## Supplied text
<<<<

This surge in demand coincides with challenging political and social conditions that affect everything from funding to safety. Lim acknowledges the delicate balance required to “stay true to the mission of providing holistic health in a financially accessible and community-based way” while navigating “political uncertainties, unexpected funding, the safety of our locations, the safety of our staff.”

Bridging Ancient Wisdom with Modern Medicine
As both a Western-trained physician and community healer, Lim occupies a unique position at the intersection of these different approaches to health. She recognizes both the strengths and limitations of conventional medicine.
“There are amazing strengths to the Western medicine model, especially for acute trauma and infection,” Lim acknowledges. “However, we live in a world where people are getting older, and the quality of life is really affected by chronic disease, mental health, and the rise of other immune issues that don’t have a clear one-size-fits-all solution that Western medicine simply does not have the answers for.”
This recognition forms the foundation of Freedom Community Clinic’s integrative approach—one that honors ancestral healing traditions that “have been present for thousands of years before Western medicine, that have such an amazing, low risk, low cost, less invasive way of addressing mental, emotional and spiritual diseases.”
Lim sees her role as a translator between these worlds: “As a Western medicine doctor, I do know how Western medicine thinks. I know their different languages, the different frameworks, the ways they want specific research to be presented. And I see it as my responsibility and privilege to be able to help bridge these two worlds.”

>>>>

## Problems and tasks
1 – According to the passage on Freedom Community Clinic, in what areas does Lim say Western medicine has amazing strengths?
2 – Carry on writing the passage on Freedom Community Clinic from its final sentence.

## Records
<<<<

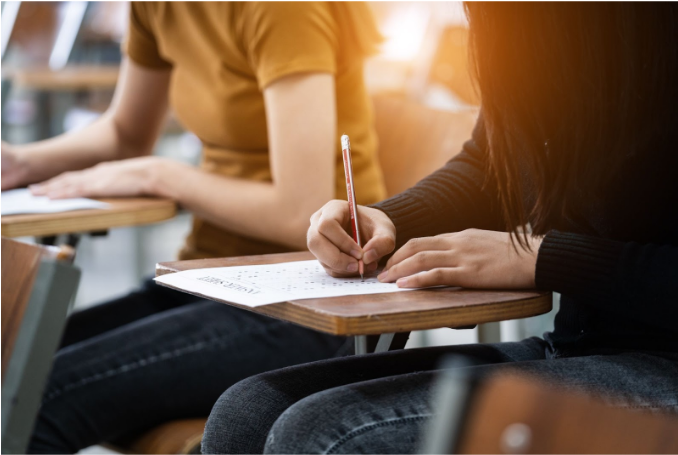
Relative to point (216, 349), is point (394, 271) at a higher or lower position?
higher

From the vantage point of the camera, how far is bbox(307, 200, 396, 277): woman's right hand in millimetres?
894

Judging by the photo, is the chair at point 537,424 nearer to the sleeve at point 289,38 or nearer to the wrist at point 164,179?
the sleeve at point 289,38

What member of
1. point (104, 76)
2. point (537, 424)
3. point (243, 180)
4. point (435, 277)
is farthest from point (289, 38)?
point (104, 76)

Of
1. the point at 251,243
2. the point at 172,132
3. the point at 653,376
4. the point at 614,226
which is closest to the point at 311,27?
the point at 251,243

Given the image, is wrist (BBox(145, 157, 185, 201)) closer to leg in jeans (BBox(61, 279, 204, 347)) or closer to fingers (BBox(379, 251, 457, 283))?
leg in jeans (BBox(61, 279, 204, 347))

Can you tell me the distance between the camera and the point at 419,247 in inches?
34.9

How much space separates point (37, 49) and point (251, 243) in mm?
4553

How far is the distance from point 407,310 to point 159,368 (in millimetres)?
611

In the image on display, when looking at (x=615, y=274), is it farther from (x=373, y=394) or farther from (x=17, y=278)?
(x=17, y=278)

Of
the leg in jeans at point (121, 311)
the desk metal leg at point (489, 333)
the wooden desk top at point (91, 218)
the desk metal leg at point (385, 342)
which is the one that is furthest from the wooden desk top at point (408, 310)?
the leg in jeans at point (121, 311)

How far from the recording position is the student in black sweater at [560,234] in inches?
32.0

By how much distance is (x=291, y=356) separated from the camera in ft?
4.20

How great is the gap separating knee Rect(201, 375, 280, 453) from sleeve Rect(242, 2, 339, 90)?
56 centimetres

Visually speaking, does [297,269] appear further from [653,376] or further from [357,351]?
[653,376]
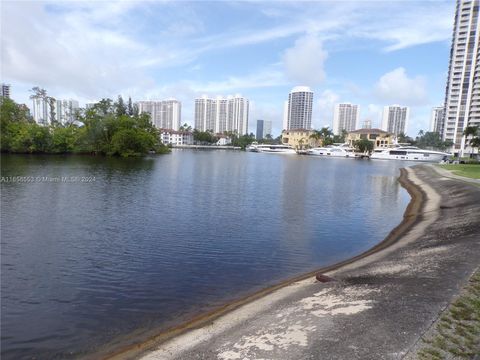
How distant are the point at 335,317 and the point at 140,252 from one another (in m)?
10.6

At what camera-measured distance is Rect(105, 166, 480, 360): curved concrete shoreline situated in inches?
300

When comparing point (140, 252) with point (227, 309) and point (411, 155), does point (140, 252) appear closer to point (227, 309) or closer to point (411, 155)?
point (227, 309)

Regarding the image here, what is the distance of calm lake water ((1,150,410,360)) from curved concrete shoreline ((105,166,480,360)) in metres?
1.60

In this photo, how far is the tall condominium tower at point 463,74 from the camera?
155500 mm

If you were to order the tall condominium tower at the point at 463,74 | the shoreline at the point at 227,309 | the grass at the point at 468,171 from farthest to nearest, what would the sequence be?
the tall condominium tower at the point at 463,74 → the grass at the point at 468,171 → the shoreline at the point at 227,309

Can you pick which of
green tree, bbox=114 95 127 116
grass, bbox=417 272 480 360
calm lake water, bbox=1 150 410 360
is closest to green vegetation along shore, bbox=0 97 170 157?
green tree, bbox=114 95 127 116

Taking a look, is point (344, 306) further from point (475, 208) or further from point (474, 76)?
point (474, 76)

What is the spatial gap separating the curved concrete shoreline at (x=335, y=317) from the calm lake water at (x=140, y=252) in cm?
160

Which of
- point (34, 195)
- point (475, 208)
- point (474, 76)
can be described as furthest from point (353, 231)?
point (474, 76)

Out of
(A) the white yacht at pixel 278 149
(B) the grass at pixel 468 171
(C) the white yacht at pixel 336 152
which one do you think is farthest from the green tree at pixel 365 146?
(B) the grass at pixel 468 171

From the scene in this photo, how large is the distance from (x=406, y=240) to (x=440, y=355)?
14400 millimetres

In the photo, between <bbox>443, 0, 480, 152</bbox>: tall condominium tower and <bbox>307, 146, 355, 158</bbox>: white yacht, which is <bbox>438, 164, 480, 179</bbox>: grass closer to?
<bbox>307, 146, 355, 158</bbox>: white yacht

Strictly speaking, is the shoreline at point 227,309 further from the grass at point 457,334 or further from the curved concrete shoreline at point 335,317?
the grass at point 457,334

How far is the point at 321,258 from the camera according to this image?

>>>>

## Set of answers
1 – Acute trauma and infection.

2 –
From Grassroots to Growth: The Echoing Green Impact
A critical turning point in Freedom Community Clinic’s journey came with Lim’s selection as an Echoing Green Fellow. This prestigious fellowship provided not only financial resources but also professional networks and structural support at a crucial moment.
“Echoing Green came to me when I was a 24-year-old medical student, just so passionate about this mission. And I would organize these clinics out of my car trunk and our friend’s garage,” Lim recalls. “Echoing Green has really opened that door not only financially, but the networks and the support system.”
With this support, Freedom Community Clinic has evolved from a passion project funded through Venmo and Cash App donations to what Lim proudly describes as “one of the nation’s first community-based holistic and integrative health systems.”
Looking to the Future
Having established a successful model in the Bay Area, Freedom Community Clinic is now focused on sharing its approach more broadly. This September, the organization will host its “Healing to the People National Summit Convening,” bringing together professionals from medicine, academia, public health, farming, arts, and mutual aid collectives to discuss building community healing coalitions.
“Moving forward, our biggest thing is how are we able to share the lessons that we’ve learned and help others in different regions scale our model in ways that are appropriate to the local context,” Lim explains.
The clinic is also increasing its publishing and research efforts, sharing its model through UNESCO, the American Public Health Association, and other professional networks.
Through it all, Lim remains connected to the core mission that inspired her journey: bringing healing back to communities that have historically been marginalized by conventional healthcare systems. Freedom Community Clinic stands as powerful evidence that accessible, culturally-relevant, community-driven healthcare isn’t just an aspirational concept—it’s a viable, scalable model that is already improving thousands of lives.